**The task**: Each line of the data below that holds the word "Каталог" is to be reported in full.

**Record excerpts**:
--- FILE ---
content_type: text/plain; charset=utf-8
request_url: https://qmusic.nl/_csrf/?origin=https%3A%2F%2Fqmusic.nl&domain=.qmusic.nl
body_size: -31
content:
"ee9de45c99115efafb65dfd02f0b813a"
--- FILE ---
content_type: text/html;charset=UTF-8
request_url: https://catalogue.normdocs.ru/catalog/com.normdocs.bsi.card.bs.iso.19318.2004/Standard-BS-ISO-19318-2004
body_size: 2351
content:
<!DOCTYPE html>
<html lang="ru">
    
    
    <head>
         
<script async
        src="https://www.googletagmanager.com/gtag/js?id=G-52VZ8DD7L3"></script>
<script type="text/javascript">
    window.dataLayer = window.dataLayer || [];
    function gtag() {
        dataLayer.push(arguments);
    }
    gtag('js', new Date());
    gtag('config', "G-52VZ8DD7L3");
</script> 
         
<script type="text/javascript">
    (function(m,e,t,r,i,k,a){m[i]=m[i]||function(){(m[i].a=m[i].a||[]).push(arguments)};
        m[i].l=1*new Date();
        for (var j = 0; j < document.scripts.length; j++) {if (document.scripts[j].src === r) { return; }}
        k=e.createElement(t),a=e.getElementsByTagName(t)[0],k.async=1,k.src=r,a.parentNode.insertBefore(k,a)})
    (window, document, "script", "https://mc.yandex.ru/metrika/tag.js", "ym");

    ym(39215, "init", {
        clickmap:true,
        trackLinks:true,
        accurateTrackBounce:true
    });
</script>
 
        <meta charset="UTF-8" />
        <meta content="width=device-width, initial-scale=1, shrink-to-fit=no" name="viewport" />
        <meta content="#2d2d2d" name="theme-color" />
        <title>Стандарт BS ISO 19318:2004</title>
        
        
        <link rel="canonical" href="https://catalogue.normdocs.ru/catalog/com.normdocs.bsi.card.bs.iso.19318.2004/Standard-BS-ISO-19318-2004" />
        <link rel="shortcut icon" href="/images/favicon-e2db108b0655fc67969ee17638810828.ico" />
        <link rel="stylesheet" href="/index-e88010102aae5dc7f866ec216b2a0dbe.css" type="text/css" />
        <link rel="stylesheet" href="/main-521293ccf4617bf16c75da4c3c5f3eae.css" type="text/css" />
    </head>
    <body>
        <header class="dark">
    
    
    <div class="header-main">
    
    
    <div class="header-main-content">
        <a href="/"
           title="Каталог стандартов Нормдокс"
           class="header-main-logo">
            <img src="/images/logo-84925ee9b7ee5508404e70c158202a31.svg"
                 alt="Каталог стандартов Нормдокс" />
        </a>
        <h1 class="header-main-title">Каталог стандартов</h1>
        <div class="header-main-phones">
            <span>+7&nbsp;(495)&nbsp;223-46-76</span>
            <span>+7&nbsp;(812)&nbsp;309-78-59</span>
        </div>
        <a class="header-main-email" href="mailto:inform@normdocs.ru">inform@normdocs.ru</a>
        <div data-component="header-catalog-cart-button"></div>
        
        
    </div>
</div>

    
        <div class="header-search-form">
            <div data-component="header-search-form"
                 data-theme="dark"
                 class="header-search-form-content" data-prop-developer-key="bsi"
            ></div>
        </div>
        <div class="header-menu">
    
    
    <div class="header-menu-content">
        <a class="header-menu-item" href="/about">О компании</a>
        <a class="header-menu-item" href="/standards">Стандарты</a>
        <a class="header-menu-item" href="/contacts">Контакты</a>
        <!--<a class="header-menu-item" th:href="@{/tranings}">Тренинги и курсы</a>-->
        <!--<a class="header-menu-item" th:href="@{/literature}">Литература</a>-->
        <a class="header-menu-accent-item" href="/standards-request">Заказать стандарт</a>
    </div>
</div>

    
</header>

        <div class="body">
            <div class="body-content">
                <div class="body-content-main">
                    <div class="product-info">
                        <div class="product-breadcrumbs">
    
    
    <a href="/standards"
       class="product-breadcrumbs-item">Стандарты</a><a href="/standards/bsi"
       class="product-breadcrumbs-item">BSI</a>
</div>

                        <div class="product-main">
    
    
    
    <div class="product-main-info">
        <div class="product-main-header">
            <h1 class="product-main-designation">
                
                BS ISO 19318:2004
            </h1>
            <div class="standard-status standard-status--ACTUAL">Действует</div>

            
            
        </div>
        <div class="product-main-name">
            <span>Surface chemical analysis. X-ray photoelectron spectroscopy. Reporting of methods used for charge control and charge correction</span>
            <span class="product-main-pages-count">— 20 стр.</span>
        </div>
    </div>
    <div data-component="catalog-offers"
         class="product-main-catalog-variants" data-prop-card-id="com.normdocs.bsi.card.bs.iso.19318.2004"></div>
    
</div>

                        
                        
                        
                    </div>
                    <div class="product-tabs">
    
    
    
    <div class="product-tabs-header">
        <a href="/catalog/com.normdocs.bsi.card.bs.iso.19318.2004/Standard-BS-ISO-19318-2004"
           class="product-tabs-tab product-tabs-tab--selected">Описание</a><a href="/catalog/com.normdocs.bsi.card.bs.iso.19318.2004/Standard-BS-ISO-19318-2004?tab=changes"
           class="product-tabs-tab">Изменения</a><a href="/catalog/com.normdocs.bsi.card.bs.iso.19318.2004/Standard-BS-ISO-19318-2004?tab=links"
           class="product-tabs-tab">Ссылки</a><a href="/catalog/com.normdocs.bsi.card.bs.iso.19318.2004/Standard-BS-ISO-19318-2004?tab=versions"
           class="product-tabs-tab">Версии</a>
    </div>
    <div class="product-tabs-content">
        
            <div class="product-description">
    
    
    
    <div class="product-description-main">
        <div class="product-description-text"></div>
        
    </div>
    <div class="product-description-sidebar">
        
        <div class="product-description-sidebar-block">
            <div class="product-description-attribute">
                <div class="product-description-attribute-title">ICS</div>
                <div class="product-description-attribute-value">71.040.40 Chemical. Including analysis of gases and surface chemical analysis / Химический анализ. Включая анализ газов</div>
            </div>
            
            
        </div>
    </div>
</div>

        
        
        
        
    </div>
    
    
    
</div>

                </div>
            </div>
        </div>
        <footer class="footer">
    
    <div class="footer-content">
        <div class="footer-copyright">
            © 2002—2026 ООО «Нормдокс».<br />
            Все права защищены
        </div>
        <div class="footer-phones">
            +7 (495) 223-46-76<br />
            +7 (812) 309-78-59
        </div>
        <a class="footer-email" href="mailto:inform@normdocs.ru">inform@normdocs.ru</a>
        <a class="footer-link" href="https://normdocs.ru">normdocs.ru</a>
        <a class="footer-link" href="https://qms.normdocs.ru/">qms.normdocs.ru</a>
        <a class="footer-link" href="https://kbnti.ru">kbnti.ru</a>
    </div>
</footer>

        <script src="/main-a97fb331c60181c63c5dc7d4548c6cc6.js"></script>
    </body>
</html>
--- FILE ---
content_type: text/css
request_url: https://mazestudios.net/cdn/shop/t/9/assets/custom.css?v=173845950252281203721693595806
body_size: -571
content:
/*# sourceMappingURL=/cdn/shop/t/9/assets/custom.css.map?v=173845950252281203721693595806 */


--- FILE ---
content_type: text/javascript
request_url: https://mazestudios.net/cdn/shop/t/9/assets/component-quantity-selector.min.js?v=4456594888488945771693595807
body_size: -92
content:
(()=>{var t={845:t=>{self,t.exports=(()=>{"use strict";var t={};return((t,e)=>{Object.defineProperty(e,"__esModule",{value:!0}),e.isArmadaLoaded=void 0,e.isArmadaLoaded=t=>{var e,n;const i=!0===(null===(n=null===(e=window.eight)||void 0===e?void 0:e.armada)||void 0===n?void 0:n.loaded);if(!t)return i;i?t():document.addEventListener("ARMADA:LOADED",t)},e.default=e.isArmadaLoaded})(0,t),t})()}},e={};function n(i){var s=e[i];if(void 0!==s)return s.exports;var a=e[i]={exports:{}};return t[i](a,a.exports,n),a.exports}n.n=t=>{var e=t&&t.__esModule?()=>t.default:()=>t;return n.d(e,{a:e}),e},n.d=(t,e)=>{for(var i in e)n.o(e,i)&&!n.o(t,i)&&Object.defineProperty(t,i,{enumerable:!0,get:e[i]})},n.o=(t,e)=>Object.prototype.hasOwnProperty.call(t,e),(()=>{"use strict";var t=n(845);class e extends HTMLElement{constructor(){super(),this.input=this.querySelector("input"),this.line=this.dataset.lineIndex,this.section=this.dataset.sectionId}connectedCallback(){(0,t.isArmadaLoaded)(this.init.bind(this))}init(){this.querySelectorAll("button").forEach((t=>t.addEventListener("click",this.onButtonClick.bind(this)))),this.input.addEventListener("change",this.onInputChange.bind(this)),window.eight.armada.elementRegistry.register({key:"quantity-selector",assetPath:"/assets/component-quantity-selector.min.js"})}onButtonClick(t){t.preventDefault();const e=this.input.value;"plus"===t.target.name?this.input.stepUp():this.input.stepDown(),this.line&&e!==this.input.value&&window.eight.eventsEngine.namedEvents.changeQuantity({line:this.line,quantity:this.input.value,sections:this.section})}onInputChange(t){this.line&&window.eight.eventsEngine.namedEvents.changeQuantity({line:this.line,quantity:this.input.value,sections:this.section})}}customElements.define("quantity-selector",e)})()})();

**Answer box**:
           title="Каталог стандартов Нормдокс"
                 alt="Каталог стандартов Нормдокс" />
        <h1 class="header-main-title">Каталог стандартов</h1>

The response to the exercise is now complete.